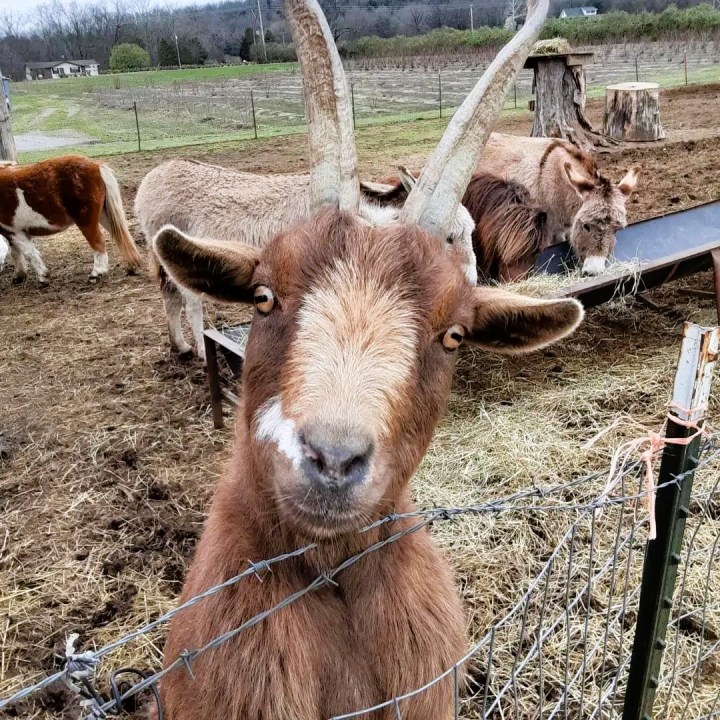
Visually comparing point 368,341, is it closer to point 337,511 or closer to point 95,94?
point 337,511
+++
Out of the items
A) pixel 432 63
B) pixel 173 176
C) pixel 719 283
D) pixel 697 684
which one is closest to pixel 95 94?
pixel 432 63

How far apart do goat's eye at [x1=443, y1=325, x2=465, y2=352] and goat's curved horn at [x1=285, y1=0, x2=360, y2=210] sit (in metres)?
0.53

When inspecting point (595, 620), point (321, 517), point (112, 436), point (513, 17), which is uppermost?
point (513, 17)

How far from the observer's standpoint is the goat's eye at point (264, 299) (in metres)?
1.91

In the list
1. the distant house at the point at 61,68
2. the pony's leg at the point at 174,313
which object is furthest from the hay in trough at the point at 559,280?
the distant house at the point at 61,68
+++
TASK TO COMPLETE
List every line above that contains the word "goat". Treat uppercase and lowercase letters as different.

FINAL RESULT
How far apart do goat's eye at [x1=443, y1=325, x2=465, y2=352] and goat's curved horn at [x1=285, y1=0, x2=360, y2=210] sit (in metres)?
How far from the observer's standpoint is the goat's eye at point (264, 299) (in metres)?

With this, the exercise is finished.